Ma i dubbi sono tanti: l'infittirsi improvviso d'accuse e l'isteria collettiva con cui trattiamo il problema della pedofilia; lo Sri Lanka in cui vive Clarke non è certo il più felice paradiso sessuale, c'è miseria, è vero, ma c'è anche la fustigazione per chi pratica l'omosessualità; e inoltre Clarke ha smentito tutto accusando che con questo attacco si voglia indirettamente colpire la famiglia reale a cui è vicino. In ultimo c'è da dire che essere attratti sessualmente da bambini non fa affatto automaticamente di un uomo un criminale, si tratta solo di un uomo con delle turbe che può tenere sotto controllo e curare, è quando lascia che queste tensioni diventino attive che si trasforma in un mostro.

Nonostante i dubbi e l'incertezza siamo costretti a mettere in discussione quell'idea che avevamo del gentile signore inglese, sempre corretto e garbato. Dobbiamo chiederci da cosa effettivamente ci fossimo fatti quest'idea, e se quei dati siano ora in qualche modo mutati.

Il Clarke che conosciamo noi, il Clarke che credevamo di conoscere ha qualche legame con quel signore che si gode la vita nel sudest asiatico?

Be', indubbiamente sì, ma a un livello tale che la sua condotta di vita non possa in ogni caso turbare la magnifica opera che nei suoi lunghi anni di attività letteraria è riuscito a creare.

I presunti problemi di Clarke nel gestire i suoi rapporti con gli altri esseri umani e la sua sessualità non implicano che si debba rimettere in discussione il suo modo di rapportarsi con "la natura tutta". Gli ideali di razionalità e scetticismo costruttivo di cui è portatrice la sua fantascienza rimangono inalterati, senza lasciarsi turbare dalle piccolezze e meschinità dell'uomo che ha dato loro forma in quelle opere a noi care.

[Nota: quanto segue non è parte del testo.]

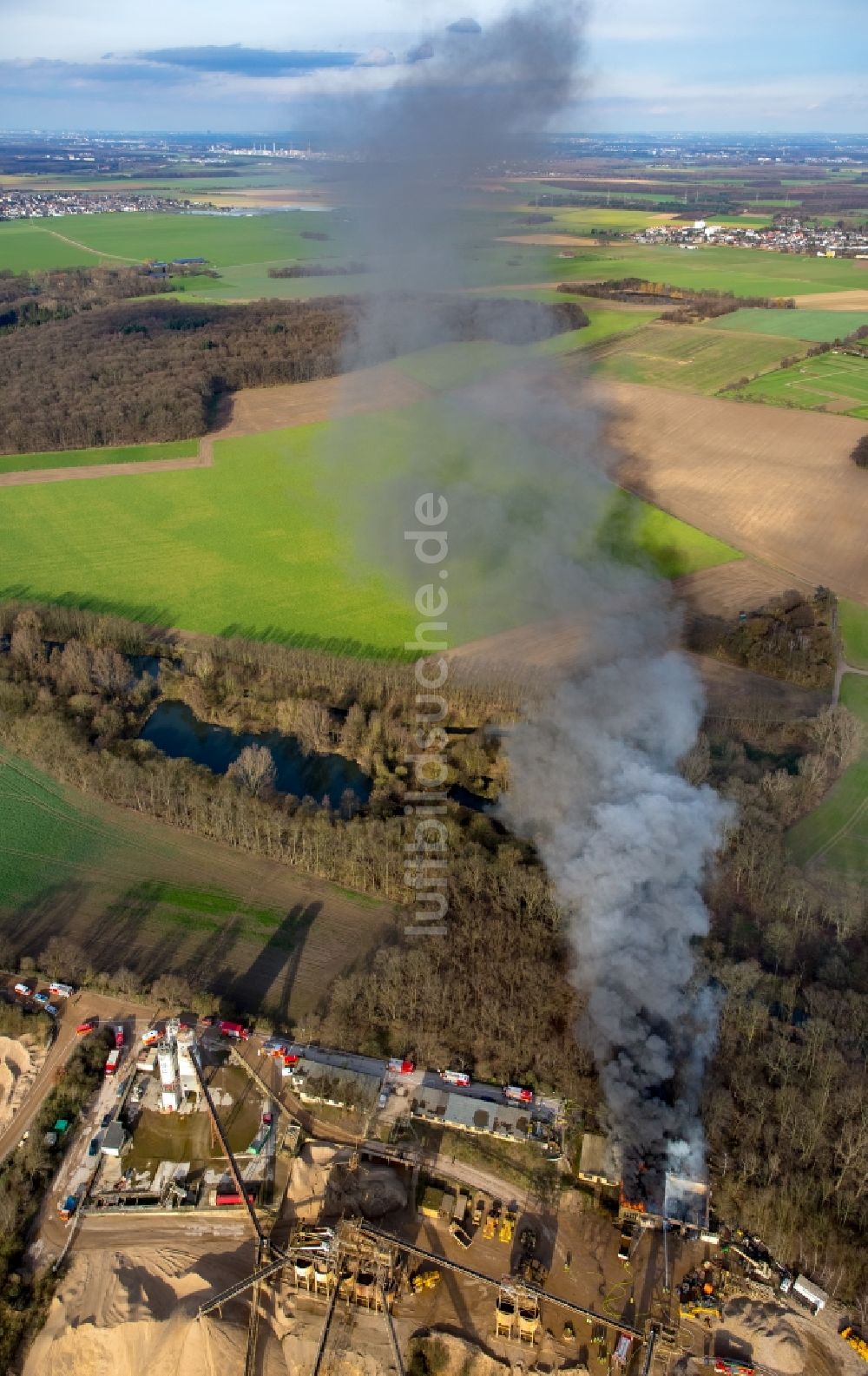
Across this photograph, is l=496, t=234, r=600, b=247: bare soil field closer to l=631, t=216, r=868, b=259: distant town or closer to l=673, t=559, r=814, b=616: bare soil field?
l=673, t=559, r=814, b=616: bare soil field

Rimane a noi da ingoiare l'amaro boccone della consapevolezza, con tutto il costo emotivo che comporta capire e accettare che gli uomini non sono solo le idee che li animano, c'è anche altro sotto, anche se spesso vorremmo seppellirlo.

Nel caso di Clarke questo boccone potrebbe risultare estremamente amaro.

Adesso siamo costretti a chiederci chi sia Clarke e se corrisponda a quell'immagine mentale che ce n'eravamo fatti, ma il problema è nostro che abbiamo creduto che belle idee, commovente razionalità e poesia della natura, potessero trovare espressione solo in un uomo garbato equilibrato e senza macchia.

Invece no, siamo costretti a ricrederci. Ottima e sublime poesia può venir fuori anche dalla più fetida fogna, anche se magari noi preferiamo turarci il naso per non disturbare le orecchie.